Oggi però bambini e anziani non crescono più sotto lo stesso tetto…
«Trovo assurdo demonizzare la morte quasi fosse qualcosa di vergognoso da tacere. Qualche anno fa, prima che mia madre morisse, il parroco venne in ospedale per darle il sacramento dell’unzione. Un familiare molto stretto disse che così la spaventavamo. Ma come si può spaventare una donna di 91 anni ancora abbastanza cosciente da volersene andare nel modo giusto? Avviene lo stesso con bambini e ragazzi. Il problema è che vedono troppe morti finte, e mai una vera».

Il recupero della coscienza è un tema che l’ha sempre coinvolta. Ritrovare la sua stessa identità armena, d’altra parte, è stato un lungo viaggio di riscoperta, proseguito libro dopo libro. Oggi, in Italia, avverte un mutamento di sensibilità circa la questione armena?
«Noto, anche all’estero, che troppo spesso gli italiani parlano male di se stessi. Eppure il pubblico italiano si è dimostrato incredibilmente partecipe e avido di sapere. Teniamo presente che i cittadini italiani di origine armena sono appena duemila, pochissimi, certo non abbastanza da giustificare il successo di vendite dei romanzi. Sono stati quindi gli italiani ad appassionarsi. C’è stata poi la produzione del film dei fratelli Taviani che – nonostante le pressioni subìte dal governo turco e dalla sua ambasciata, giunte fino al blocco dei fondi presso una banca italiana – sono andati avanti. E ora sorgono convegni, mostre fotografiche… avverto un’affettuosa sensibilità attorno al mondo armeno. È un cammino che si sviluppa anno dopo anno. Quindi non si dica che gli italiani sono xenofobi».

La questione armena, per contro, continua a essere scottante per la Turchia.

▶ **Consegna**:
Rispondi in base al testo dell'esercizio.
(a) Quanti anni aveva la madre quando il parroco andò in ospedale a darle l'unzione?
(b) Quanti sono i cittadini italiani di origine armena?
(c) Fin dove giunsero le pressioni del governo turco e della sua ambasciata sul film dei fratelli Taviani?
Il materiale non serve per questo esercizio.

▶ **Materiale mostrato**:
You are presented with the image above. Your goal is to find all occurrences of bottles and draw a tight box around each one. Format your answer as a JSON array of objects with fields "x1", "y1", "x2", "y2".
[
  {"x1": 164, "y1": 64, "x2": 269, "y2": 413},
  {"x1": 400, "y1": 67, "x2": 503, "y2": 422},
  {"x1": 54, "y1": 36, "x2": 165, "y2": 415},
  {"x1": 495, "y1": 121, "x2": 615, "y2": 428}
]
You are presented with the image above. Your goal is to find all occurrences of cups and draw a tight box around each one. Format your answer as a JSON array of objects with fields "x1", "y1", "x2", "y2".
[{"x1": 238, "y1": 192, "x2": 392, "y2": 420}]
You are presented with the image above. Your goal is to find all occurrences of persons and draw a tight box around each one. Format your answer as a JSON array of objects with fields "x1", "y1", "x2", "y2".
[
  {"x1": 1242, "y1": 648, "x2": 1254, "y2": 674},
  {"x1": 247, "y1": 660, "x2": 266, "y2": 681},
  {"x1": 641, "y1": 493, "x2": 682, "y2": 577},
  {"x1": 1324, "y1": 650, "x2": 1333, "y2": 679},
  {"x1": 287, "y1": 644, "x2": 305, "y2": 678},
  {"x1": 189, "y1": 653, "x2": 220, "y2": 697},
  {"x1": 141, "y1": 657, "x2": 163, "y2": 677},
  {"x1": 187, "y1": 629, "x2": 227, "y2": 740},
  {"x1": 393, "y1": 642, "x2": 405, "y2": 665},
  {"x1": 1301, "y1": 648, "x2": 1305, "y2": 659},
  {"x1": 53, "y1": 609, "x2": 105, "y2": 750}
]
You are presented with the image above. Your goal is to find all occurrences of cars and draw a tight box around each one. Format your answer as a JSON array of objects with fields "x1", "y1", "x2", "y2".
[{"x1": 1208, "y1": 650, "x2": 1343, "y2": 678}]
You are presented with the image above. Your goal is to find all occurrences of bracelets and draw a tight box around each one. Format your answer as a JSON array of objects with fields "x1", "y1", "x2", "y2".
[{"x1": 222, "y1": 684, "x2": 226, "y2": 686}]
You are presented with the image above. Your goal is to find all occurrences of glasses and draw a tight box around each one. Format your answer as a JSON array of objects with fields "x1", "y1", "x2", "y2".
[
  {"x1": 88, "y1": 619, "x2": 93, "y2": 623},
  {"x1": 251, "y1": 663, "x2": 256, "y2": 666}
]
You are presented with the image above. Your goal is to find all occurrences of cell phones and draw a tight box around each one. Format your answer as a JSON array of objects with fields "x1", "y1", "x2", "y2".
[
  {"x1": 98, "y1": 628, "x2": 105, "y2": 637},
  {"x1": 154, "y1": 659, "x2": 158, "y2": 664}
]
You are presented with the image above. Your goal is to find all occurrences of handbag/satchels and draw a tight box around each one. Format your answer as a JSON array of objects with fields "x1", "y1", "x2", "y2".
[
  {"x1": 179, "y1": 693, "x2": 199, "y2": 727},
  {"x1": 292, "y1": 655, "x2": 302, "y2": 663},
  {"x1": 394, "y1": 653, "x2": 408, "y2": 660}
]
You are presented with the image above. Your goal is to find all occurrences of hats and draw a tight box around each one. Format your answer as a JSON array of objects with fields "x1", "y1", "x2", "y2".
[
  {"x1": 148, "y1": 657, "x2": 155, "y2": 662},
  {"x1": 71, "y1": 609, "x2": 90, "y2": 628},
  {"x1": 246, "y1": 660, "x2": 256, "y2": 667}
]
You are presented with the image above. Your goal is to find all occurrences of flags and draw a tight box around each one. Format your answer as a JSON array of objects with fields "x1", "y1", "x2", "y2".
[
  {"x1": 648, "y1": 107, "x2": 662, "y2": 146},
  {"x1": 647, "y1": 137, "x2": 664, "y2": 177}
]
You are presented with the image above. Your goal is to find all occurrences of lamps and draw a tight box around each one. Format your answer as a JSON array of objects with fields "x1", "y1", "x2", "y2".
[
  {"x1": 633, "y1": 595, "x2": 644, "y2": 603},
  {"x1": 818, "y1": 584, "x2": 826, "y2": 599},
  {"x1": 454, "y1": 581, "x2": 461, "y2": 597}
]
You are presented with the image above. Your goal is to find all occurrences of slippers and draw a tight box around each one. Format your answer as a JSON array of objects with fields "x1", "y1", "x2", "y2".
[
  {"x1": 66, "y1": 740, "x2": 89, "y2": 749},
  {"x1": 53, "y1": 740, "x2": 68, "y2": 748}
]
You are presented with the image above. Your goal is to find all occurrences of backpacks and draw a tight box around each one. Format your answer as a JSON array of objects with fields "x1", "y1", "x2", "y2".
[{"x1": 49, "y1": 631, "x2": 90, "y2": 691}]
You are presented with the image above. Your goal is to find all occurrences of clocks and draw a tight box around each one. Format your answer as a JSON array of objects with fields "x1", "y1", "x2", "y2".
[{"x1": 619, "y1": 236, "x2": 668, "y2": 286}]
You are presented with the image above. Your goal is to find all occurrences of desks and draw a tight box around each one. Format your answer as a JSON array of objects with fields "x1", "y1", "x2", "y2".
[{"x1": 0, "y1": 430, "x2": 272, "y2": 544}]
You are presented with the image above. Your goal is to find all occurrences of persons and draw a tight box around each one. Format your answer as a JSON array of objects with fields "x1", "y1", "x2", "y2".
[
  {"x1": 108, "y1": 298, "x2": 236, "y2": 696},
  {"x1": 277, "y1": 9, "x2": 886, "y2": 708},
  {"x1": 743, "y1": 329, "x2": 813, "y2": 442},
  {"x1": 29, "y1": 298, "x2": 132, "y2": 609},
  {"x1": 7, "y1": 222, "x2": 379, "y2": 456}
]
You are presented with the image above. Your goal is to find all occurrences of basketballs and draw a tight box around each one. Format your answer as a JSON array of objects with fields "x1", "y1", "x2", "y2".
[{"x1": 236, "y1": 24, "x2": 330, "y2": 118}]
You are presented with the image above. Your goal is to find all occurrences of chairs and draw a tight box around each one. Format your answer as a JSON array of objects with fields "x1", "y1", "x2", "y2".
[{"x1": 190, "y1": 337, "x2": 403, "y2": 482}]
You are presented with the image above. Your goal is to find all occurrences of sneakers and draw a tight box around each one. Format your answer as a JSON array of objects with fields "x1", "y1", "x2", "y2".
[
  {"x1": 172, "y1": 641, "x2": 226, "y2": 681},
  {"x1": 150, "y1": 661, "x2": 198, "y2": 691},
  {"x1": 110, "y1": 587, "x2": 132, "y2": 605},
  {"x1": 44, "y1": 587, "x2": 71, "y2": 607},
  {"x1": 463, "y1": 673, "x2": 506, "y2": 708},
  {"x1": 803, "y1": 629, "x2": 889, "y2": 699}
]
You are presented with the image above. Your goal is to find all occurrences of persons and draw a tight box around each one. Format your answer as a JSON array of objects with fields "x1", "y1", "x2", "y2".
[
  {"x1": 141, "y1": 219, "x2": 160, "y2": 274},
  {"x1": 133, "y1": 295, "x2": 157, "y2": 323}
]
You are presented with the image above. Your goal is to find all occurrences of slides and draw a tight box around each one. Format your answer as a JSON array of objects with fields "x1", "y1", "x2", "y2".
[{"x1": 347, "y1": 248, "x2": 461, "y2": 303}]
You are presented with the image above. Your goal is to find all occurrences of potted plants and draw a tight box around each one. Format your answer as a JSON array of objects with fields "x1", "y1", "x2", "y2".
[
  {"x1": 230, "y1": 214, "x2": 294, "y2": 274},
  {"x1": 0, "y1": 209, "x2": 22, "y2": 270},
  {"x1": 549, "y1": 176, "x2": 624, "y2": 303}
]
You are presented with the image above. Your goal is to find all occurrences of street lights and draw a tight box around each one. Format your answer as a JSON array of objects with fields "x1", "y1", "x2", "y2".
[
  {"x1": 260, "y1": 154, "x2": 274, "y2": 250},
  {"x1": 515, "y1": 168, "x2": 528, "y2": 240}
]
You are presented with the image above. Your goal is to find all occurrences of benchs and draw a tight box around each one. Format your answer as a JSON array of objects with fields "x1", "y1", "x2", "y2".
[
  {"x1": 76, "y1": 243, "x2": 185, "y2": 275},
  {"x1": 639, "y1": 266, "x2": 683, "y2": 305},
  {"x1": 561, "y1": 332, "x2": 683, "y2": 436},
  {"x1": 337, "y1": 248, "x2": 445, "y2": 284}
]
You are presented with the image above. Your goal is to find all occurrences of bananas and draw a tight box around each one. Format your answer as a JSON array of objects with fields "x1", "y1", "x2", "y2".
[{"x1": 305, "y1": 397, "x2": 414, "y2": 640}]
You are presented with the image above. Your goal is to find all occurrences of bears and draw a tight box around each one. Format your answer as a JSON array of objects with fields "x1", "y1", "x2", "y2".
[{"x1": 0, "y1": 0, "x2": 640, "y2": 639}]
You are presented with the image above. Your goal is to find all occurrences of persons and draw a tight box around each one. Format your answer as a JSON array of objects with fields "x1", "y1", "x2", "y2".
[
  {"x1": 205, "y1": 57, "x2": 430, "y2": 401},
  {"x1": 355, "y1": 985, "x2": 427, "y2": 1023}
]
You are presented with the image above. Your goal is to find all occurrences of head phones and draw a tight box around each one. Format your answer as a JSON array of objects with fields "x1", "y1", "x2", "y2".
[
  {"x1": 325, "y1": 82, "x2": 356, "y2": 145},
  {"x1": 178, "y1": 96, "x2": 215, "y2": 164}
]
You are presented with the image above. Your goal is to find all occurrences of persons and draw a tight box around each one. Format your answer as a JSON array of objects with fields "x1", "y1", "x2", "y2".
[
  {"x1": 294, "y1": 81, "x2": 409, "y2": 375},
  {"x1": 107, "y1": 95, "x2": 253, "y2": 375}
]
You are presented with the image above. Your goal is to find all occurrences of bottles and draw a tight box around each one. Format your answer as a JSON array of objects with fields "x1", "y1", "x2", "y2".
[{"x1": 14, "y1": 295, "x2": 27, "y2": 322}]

▶ **Soluzione**:
(a) Aveva 91 anni.
(b) Sono appena duemila.
(c) Giunsero fino al blocco dei fondi presso una banca italiana.